** Opening Provided material block **
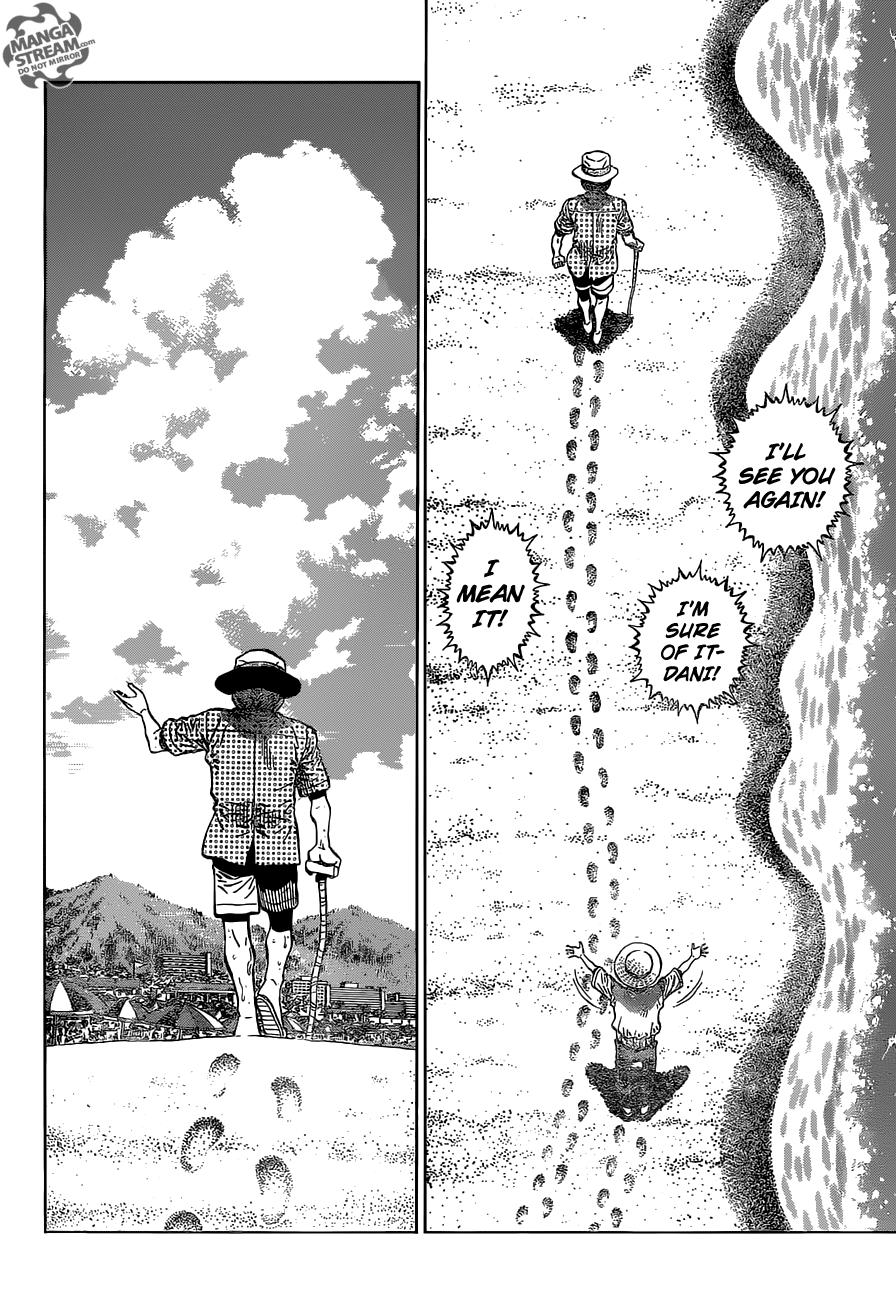 Hajime no Ippo chapter 1156 page 6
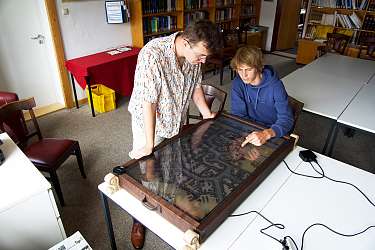 Neuer Spieletisch am Lietz Internat 2
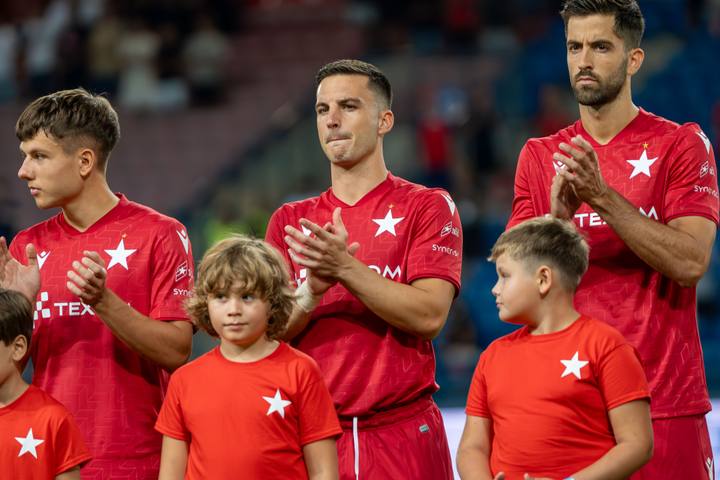 Football. Conference League. Wisla Krakow - Spartak Trnava. 15.08.2024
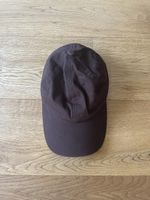 Cap brown cotton adjustable new condition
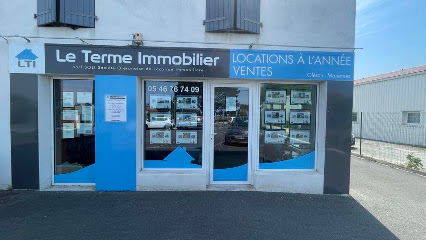 Le Terme Immobilier Agence Immobilière à Saint-Pierre-d'Oléron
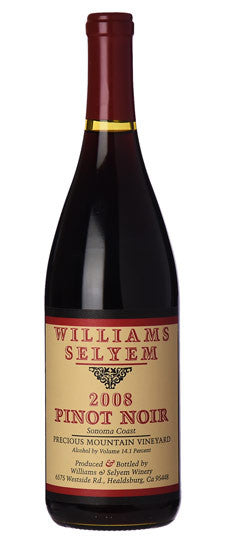 2008 Williams Selyem 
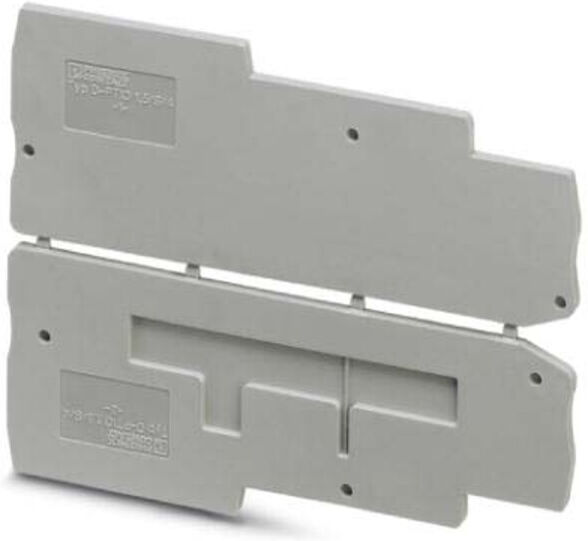 Phoenix Contact Couvercle de fin de ligne D-PTIO 1,5/S/4 (3244588)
** Closing Provided material block **
Task directions
Every entry above is to be transcribed exactly, with all pictures left out.

Answer to this exercise
 Hajime no Ippo chapter 1156 page 6
 Neuer Spieletisch am Lietz Internat 2
 Football. Conference League. Wisla Krakow - Spartak Trnava. 15.08.2024
 Cap brown cotton adjustable new condition
 Le Terme Immobilier Agence Immobilière à Saint-Pierre-d'Oléron
 2008 Williams Selyem 
 Phoenix Contact Couvercle de fin de ligne D-PTIO 1,5/S/4 (3244588)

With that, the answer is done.